On 7/19/06, Sean Schofield <[EMAIL PROTECTED]> wrote:
> This makes sense, but doesn't scale to cases where a particular demo uses > more than one service library of some sort. I'd suggest we put the things > like domain object libraries either at the same level as apps, or in the > sandbox (since they typically will not have any Shale dependencies). What do you more then one service library?
Lets assume you have set up a JPA persistence unit with its associated entity classes for a particular database ... this is the sort of thing that would go at the top level of your proposed directory structure (with the webapps that use it in subdirectories). Now, assume you have a different persistence unit for a different database, and now you need to write a sample app that uses both libraries. Which top level directory do you put the webapp underneath? My thinking was that the
service interfaces only would be shared with the child applications. All child applications would do the exact same thing but with variations on the technology. Ex. JPA instead of Hibernate.
As long as a sample app used only one service interface, that idea works. I'm just trying to think ahead a little. Note that a hierarchical directory structure isn't really important to the build process ... dependencies are declared by identifiers, not by relative location, no matter how they are organized.

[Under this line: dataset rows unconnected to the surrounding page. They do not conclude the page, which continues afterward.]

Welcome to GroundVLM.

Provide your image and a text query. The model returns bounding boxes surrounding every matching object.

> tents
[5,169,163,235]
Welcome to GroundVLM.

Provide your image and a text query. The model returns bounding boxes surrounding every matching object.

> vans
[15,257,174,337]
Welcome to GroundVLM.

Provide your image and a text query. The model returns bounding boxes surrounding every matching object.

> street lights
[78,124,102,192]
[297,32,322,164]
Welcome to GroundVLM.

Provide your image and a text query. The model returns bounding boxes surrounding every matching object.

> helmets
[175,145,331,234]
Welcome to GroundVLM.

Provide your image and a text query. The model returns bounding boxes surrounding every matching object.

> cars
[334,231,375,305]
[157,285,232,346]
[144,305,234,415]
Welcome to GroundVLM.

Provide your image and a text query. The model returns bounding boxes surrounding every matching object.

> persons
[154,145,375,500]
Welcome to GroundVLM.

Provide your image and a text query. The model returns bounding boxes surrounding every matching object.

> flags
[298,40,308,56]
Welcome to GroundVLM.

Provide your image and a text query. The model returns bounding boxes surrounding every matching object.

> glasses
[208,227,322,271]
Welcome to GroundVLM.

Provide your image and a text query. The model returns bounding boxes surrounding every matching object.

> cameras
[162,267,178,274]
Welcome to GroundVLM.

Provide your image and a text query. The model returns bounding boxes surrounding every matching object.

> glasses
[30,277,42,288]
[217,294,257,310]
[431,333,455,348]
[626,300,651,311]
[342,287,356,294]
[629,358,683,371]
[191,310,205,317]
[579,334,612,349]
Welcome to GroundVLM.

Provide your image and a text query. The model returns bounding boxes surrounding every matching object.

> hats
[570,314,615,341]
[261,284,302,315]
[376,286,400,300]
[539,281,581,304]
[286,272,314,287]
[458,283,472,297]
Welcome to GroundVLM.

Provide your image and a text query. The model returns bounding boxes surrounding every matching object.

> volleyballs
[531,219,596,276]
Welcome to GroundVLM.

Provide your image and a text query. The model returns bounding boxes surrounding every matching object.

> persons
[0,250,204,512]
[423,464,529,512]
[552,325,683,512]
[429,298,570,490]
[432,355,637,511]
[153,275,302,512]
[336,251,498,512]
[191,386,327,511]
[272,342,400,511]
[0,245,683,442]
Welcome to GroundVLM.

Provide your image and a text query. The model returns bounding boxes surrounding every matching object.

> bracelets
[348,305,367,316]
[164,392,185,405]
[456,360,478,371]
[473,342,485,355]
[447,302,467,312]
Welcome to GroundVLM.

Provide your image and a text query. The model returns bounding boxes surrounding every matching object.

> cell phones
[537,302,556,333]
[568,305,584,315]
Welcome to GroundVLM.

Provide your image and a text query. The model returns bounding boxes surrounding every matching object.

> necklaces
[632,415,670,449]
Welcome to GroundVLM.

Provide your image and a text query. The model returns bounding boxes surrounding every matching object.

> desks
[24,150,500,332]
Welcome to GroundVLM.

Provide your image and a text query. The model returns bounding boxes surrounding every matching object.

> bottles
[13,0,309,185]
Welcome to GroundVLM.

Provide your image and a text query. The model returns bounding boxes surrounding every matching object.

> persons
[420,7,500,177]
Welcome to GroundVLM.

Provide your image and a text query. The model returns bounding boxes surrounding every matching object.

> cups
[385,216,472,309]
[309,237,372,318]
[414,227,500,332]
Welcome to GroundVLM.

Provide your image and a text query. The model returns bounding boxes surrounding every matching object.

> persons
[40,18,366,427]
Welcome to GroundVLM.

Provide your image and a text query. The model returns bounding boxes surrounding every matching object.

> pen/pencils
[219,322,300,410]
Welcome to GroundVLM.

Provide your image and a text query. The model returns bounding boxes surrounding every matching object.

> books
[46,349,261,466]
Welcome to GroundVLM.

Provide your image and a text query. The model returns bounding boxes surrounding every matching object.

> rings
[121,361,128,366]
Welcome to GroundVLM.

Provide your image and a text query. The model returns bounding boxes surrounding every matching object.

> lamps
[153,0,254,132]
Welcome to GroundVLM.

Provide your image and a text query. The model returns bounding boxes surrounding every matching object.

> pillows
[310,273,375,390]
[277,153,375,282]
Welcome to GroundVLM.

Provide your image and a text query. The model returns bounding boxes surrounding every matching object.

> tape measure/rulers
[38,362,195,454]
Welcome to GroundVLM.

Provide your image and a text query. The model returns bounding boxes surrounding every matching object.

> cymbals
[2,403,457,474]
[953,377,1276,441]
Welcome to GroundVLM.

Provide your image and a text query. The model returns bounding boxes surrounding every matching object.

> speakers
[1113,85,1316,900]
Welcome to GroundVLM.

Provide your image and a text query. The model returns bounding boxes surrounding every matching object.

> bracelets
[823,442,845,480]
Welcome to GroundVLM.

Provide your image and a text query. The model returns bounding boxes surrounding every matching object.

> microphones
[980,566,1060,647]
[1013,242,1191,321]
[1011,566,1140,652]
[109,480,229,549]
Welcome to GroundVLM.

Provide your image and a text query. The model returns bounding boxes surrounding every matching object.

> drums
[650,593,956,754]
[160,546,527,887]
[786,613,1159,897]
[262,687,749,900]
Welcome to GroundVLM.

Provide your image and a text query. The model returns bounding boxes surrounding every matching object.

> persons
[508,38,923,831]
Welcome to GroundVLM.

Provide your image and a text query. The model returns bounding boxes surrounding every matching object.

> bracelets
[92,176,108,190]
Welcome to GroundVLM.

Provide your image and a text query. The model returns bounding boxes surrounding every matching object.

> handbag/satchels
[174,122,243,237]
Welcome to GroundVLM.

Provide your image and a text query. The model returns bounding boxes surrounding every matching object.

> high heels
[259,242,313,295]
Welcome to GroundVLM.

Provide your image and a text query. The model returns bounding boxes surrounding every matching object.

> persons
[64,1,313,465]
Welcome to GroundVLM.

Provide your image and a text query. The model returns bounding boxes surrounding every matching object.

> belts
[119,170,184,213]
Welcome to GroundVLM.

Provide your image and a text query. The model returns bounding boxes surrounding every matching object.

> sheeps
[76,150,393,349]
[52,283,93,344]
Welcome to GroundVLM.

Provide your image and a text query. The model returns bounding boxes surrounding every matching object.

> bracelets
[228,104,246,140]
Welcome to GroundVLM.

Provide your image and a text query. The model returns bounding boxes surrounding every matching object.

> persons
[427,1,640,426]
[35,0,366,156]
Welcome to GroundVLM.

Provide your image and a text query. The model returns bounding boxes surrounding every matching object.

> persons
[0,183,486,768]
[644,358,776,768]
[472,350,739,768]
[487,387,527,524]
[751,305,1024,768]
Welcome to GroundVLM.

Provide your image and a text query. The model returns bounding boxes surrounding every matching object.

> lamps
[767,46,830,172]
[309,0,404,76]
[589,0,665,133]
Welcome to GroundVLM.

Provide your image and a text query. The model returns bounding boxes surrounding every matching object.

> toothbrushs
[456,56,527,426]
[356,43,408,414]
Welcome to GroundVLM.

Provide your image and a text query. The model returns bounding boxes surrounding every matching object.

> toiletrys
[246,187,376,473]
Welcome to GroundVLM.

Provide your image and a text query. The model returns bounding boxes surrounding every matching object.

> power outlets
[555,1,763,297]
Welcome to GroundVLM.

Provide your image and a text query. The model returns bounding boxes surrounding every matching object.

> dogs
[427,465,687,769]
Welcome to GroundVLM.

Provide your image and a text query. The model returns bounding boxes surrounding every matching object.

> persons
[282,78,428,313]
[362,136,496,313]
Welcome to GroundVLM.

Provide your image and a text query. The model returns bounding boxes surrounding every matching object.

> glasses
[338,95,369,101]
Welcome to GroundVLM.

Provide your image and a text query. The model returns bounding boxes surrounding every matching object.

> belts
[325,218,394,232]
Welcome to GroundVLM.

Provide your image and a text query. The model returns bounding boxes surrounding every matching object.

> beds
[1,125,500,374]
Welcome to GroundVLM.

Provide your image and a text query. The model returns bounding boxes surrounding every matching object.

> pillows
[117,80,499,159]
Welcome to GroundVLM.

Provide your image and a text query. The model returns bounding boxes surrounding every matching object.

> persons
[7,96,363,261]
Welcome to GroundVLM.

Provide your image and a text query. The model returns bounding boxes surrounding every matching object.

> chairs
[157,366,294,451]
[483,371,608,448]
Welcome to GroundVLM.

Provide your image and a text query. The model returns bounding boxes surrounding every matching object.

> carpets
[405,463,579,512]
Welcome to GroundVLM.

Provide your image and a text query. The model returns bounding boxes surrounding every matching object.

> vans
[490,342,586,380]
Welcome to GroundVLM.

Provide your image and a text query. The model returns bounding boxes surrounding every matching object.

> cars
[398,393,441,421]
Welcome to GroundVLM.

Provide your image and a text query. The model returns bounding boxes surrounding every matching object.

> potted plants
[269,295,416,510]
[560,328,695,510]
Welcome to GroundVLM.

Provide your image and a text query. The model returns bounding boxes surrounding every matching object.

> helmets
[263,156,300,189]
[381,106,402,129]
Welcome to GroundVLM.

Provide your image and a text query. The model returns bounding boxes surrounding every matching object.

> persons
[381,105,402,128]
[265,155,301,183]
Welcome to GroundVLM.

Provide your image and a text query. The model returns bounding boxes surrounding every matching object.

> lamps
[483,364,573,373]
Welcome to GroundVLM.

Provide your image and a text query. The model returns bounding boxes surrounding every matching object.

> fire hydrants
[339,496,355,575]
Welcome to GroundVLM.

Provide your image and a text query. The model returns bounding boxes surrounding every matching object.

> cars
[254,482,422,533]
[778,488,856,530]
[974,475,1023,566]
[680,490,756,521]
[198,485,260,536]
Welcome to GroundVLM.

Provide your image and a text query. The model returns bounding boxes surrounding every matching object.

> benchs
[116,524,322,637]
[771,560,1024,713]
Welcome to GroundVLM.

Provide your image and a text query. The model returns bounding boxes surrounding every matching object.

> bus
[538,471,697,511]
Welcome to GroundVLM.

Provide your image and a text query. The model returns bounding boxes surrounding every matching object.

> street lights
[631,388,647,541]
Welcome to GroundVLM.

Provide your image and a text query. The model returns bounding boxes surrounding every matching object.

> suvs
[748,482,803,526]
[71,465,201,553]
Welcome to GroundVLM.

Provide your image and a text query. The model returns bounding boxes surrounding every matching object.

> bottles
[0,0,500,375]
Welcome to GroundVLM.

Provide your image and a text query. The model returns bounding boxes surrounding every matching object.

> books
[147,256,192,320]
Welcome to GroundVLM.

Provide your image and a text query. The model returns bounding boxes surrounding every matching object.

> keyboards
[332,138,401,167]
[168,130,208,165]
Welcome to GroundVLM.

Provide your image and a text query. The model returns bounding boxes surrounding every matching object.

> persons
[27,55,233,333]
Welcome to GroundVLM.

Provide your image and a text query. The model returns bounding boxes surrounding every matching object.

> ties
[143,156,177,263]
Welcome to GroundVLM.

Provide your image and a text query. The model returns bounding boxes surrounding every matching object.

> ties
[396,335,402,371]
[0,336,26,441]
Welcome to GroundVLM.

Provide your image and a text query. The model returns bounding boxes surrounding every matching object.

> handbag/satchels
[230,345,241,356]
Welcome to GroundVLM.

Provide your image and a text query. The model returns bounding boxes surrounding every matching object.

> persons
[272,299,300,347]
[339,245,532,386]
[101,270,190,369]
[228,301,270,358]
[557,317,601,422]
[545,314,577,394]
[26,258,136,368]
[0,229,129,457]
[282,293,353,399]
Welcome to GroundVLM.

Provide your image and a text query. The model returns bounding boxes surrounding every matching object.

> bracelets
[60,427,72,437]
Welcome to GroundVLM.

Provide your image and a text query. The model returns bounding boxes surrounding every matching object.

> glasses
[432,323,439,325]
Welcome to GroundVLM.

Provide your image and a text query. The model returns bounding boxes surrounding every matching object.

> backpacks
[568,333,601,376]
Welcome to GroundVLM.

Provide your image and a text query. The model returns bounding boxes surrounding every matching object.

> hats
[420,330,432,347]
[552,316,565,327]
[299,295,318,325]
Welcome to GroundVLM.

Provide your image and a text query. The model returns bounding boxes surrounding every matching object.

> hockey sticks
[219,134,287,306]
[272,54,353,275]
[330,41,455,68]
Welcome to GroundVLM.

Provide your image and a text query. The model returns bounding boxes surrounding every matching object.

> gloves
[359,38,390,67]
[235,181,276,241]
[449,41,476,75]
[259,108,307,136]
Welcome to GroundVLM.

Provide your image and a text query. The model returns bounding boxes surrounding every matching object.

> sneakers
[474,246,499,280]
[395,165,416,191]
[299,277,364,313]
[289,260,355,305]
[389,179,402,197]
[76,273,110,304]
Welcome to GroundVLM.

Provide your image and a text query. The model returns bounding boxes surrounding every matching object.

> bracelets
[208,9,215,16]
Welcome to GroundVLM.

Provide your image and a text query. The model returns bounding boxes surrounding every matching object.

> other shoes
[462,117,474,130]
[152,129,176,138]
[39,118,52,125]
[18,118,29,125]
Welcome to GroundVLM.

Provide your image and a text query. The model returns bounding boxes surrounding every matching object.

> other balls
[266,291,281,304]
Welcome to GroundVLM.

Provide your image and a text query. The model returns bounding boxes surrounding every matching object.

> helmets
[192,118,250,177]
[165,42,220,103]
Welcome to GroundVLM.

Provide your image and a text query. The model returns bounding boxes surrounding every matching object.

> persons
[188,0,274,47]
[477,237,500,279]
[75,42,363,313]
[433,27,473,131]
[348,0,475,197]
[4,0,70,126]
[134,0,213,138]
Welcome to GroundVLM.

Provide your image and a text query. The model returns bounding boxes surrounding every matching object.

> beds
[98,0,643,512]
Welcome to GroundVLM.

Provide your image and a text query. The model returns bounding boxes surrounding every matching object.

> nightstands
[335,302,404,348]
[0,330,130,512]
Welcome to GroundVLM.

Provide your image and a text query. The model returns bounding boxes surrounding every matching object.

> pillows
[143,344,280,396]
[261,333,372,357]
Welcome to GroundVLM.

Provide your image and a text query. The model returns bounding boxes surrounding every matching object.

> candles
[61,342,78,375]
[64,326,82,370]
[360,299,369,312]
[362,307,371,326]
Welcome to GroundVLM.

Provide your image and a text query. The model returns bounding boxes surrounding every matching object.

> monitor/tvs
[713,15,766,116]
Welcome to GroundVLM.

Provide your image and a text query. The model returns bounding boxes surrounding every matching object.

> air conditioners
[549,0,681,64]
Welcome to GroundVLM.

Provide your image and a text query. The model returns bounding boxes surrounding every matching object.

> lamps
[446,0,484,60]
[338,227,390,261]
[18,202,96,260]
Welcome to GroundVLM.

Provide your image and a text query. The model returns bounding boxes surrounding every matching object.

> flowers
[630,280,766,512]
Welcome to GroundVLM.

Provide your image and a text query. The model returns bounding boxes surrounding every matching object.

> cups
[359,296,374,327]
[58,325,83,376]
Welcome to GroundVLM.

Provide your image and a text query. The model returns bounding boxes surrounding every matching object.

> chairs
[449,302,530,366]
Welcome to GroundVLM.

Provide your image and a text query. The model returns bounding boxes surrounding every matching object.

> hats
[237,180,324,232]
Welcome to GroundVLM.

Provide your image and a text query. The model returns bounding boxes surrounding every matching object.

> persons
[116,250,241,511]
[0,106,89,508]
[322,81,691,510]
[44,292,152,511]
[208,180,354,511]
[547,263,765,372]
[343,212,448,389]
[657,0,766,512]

The latter is what I'm planning to do with the MailReader entity classes ... > a jar project named "mailreader-jpa" in the sandbox (created locally on my > system, but not checked in yet). I'm thinking that we start out in the sandbox for everything related to this "petstore". Long term I don't see the advantage of having the domain objects in the sandbox but the apps in shale-apps.
We might want a separate grouping (parallel to shale-apps) for them. But the key thing is that they *don't* themselves depend on Shale, so they shouldn't IMHO just be intermixed with Shale artifacts, or Shale-dependent sample apps.
If "choose your view technology" means choosing between JSP/Clay/Facelets > but always using JSF components, this would be a matter of tweaking config > files and swapping out some of the resources. But I worry that the > machinery to make this happen would be complex enough and fragile enough to > hide the simplicity we're trying to show off. Yeah you're right. Its probably better to just document the slight variation. > My thinking is we want examples that have "one each" of the technology > choices that someone would have to make, and perhaps have part of the docs > talk about "if we had chosen xyz instead, we would have done this instead of > that." > > By the way, there is a very nice full featured demo of Clay already > (shale-clay-usecases). Ok so nobody will mind if I use facelets? We get a lot of questions about facelets on this list and the myfaces list.
Go for it! We have zero facelets based apps at the moment :-).